The images is synchronized, you can try again.

registry.cn-beijing.aliyuncs.com/kubesphereio/pause:3.6
registry.cn-beijing.aliyuncs.com/kubesphereio/kube-apiserver:v1.23.0
registry.cn-beijing.aliyuncs.com/kubesphereio/kube-controller-manager:v1.23.0
registry.cn-beijing.aliyuncs.com/kubesphereio/kube-scheduler:v1.23.0
registry.cn-beijing.aliyuncs.com/kubesphereio/kube-proxy:v1.23.0

3q,运行成功了,为什么在1.23版本还有docker存在呢 runtime还是docker System Info: Machine ID: 24c86563b2ff45a6abafe73bb089e42e System UUID: 7C954085-22E5-8044-8539-C376191E5676 Boot ID: 98f4fe25-e670-412b-8535-1a462b6b41db Kernel Version: 3.10.0-1062.el7.x86_64 OS Image: CentOS Linux 7 (Core) Operating System: linux Architecture: amd64 Container Runtime Version: docker://20.10.8

https://kubernetes.io/blog/2021/11/12/are-you-ready-for-dockershim-removal/ If you want to use containerd as runtime, you can specify --container-manager containerd

Do I need to manually modify the kublet startup parameters? Will subsequent versions be automated?

  1. Use the command to delete the current cluster ./kk delete cluster -f config.yaml
  2. Download the latest master branch source code and build it. (We fix a command-line flag bug yesterday)
  3. Use the command to create a new cluster that you wanted ./kk create cluster -f config.yaml --container-manager containerd

create cluster is failed.

wait-control-plane] Waiting for the kubelet to boot up the control plane as static Pods from directory "/etc/kubernetes/manifests". This can take up to 4m0s [kubelet-check] Initial timeout of 40s passed.

Unfortunately, an error has occurred:
    timed out waiting for the condition

This error is likely caused by:
    - The kubelet is not running
    - The kubelet is unhealthy due to a misconfiguration of the node in some way (required cgroups disabled)

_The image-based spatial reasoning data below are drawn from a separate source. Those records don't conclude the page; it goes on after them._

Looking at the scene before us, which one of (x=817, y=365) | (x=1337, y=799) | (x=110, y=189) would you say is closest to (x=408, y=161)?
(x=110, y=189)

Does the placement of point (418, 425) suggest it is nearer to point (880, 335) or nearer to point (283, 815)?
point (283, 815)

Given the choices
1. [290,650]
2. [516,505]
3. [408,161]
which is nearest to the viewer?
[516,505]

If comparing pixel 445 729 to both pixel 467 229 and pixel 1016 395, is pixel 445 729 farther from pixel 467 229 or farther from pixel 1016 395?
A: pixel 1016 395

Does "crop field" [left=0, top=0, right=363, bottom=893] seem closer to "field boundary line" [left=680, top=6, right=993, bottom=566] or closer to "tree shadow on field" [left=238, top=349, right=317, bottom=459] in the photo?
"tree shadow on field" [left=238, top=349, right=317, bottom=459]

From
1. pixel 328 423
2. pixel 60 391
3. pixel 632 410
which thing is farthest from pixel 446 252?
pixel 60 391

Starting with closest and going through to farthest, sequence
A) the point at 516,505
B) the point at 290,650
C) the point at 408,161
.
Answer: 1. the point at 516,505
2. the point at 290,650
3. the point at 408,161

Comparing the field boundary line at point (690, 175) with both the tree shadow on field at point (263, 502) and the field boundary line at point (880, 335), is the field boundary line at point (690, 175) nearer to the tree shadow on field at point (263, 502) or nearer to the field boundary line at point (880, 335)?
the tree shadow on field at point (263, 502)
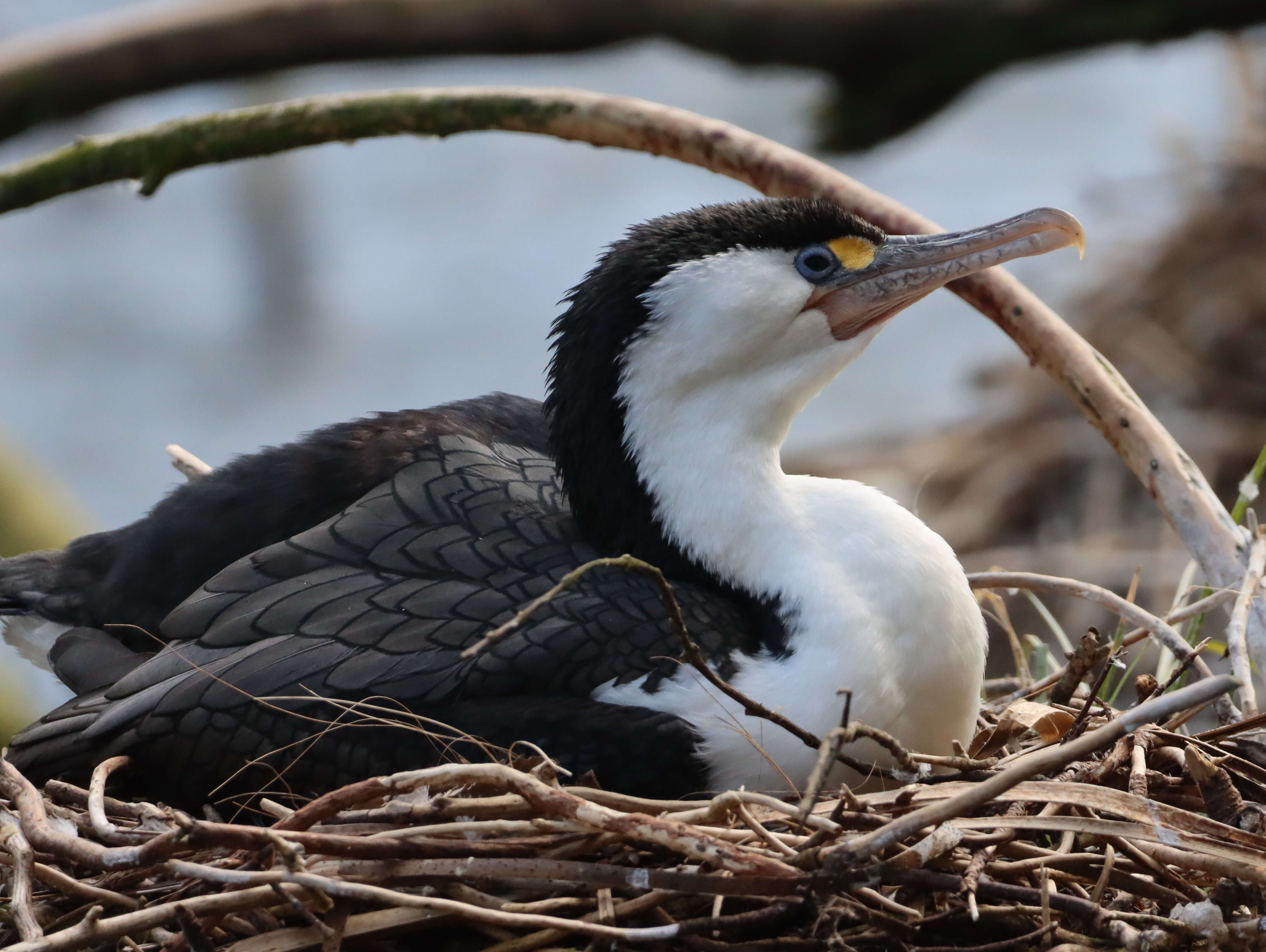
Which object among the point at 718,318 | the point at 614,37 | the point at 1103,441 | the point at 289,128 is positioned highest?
the point at 1103,441

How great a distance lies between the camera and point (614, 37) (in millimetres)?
3158

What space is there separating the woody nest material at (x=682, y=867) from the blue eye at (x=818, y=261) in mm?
754

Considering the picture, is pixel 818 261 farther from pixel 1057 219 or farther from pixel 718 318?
→ pixel 1057 219

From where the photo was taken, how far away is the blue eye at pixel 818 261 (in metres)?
2.22

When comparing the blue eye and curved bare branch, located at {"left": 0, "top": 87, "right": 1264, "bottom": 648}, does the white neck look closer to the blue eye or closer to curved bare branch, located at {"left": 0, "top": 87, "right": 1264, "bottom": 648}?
the blue eye

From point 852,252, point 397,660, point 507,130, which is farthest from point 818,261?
point 397,660

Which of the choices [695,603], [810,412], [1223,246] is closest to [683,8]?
[695,603]

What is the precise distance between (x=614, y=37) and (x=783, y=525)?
1481 mm

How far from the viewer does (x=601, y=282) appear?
2.21 metres

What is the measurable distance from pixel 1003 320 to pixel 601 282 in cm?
69

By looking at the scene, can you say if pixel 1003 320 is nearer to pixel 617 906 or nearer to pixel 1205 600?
pixel 1205 600

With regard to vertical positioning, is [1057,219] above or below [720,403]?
above

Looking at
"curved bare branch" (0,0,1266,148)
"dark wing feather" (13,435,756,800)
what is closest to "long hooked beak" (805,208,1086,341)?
"dark wing feather" (13,435,756,800)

If you are on a systemd-powered system, you can try to troubleshoot the error with the following commands:
    - 'systemctl status kubelet'
    - 'journalctl -xeu kubelet'

Additionally, a control plane component may have crashed or exited when started by the container runtime.
To troubleshoot, list all containers using your preferred container runtimes CLI.

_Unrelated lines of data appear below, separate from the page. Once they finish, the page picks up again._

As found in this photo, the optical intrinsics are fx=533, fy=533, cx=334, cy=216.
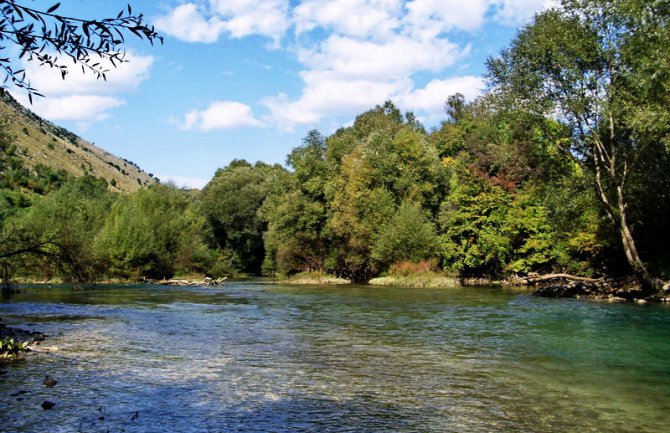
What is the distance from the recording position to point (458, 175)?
234 feet

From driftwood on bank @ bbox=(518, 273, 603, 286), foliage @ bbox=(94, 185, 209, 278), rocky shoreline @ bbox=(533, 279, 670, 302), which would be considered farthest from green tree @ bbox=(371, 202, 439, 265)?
foliage @ bbox=(94, 185, 209, 278)

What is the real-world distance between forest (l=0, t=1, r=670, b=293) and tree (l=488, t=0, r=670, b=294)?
10 centimetres

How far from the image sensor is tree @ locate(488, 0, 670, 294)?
1173 inches

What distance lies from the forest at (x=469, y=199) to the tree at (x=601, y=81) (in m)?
0.10

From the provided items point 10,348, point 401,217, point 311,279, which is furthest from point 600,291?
point 311,279

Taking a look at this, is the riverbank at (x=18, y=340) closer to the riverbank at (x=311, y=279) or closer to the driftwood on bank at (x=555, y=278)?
the driftwood on bank at (x=555, y=278)

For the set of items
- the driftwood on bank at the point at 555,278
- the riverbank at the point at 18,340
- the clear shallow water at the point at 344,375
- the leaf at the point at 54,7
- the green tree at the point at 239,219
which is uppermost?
the green tree at the point at 239,219

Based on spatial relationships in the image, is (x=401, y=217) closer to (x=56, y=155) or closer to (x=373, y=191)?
(x=373, y=191)

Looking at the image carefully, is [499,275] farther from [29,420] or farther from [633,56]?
[29,420]

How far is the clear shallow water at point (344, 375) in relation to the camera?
30.3 feet

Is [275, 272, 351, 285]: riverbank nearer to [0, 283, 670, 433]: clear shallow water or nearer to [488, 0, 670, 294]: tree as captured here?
[488, 0, 670, 294]: tree

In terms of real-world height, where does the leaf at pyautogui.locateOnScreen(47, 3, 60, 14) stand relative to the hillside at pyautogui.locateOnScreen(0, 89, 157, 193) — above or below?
below

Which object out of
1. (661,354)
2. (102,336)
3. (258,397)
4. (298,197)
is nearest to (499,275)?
(298,197)

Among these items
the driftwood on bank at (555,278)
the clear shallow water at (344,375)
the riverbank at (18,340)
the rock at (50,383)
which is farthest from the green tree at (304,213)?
the rock at (50,383)
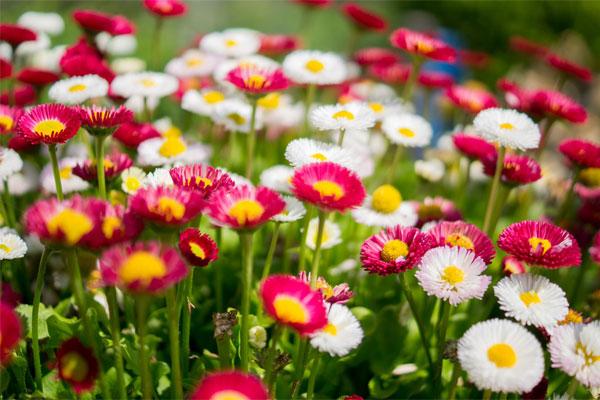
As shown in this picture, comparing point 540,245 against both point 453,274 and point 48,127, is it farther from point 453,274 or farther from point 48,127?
point 48,127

Here is one example how you may list all Kubernetes containers running in cri-o/containerd using crictl:
    - 'crictl --runtime-endpoint unix:///run/containerd/containerd.sock ps -a | grep kube | grep -v pause'
    Once you have found the failing container, you can inspect its logs with:
    - 'crictl --runtime-endpoint unix:///run/containerd/containerd.sock logs CONTAINERID'

error execution phase wait-control-plane: couldn't initialize a Kubernetes cluster To see the stack trace of this error execute with --v=5 or higher: Process exited with status 1

slzzz commented 2 years ago

22643 server.go:205] "Failed to load kubelet config file" err="failed to load Kubelet config file /var/lib/kubelet/config.yaml, error failed to read kubelet config file \"/var/lib/kubelet/config.yaml\", error: open /var/lib/kubelet/config.yaml: no such file or directory

24sama commented 2 years ago

That looks like there are some residual files on your host. I try again on a clean host. And everything is OK. So, could you please install it again on a clean host like me?

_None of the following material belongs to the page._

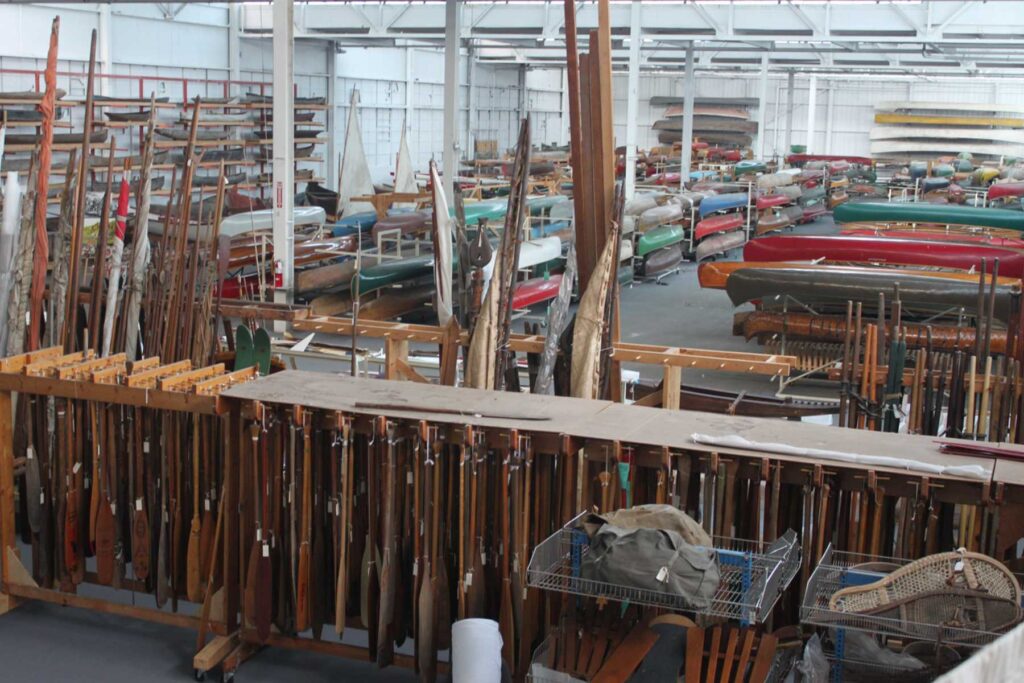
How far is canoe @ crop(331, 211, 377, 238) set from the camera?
16.0 meters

chaunceyjiang commented 2 years ago

hi, pls check your containerd log. I'm facing the same issue if you find this error "apparmor_parser": executable file not found in $PATH in your log file, pls install apparmor-parser

slzzz commented 2 years ago

thks, I tried to clean up the containerd and reinstall it, it succeeded

FeynmanZhou commented 2 years ago

Hi @chaunceyjiang @24sama ,

I just downloaded the KubeKey v2.0.0-alpha.3 and installed it with Kubernetes 1.23, it returns the following error:

22:00:57 CST message: [LocalHost]
No SHA256 found for kubeadm. v1.23 is not supported.
22:00:57 CST retry: [LocalHost]
22:00:57 CST failed: [LocalHost]
error: Pipeline[CreateClusterPipeline] execute failed: Module[NodeBinariesModule] exec failed:
failed: [LocalHost] [DownloadBinaries] exec failed after 1 retires: No SHA256 found for kubeadm. v1.23 is not supported.

How to deal with it?

FeynmanZhou commented 2 years ago

Resolved, the specified K8s version should be v1.23.0 instead of v1.23.